Virtual memory is divided into pages. Each virtual memory page on the X86 architecture is 4KB. When the kernel writes memory to and from disk, it writes memory in pages. The kernel writes memory pages to both the swap device and the file system.

### 03. Kernel Memory Paging

Memory paging is a normal activity not to be confused with memory swapping. Memory paging is the process of syncing memory back to disk at normal intervals. Over time, applications will grow to consume all of memory. At some point, the kernel must scan memory and reclaim unused pages to be allocated to other applications.

### 04. The Page Frame Reclaim Algorithm (PFRA)

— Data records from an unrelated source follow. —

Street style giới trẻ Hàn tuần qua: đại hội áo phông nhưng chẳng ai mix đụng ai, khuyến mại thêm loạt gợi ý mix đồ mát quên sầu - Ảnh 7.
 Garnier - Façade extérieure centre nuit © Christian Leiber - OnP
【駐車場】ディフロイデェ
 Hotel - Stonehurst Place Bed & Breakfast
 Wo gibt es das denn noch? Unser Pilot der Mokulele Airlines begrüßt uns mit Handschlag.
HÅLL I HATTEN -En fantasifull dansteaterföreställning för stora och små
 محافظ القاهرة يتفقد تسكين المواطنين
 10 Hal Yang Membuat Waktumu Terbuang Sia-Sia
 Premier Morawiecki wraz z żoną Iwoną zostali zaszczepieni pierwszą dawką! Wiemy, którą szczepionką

The PFRA is responsible for freeing memory. The PFRA selects which memory pages to free by page type. Page types are listed below:

• Unreclaimable – locked, kernel, reserved pages
• Swappable – anonymous memory pages
• Syncable – pages backed by a disk file

All but the “unreclaimable” pages may be reclaimed by the PFRA. There are two main functions in the PFRA. These include the kswapd kernel thread and the “Low On Memory Reclaiming” function.

### 05. Kswapd

The kswapd daemon is responsible for ensuring that memory stays free. It monitors the pages_high and pages_low watermarks in the kernel. If the amount of free memory is below pages_low, the kswapd process starts a scan to attempt to free 32 pages at a time. It repeats this process until the amount of free memory is above the pages_high watermark.

The kswapd thread performs the following actions:

• If the page is unmodified, it places the page on the free list.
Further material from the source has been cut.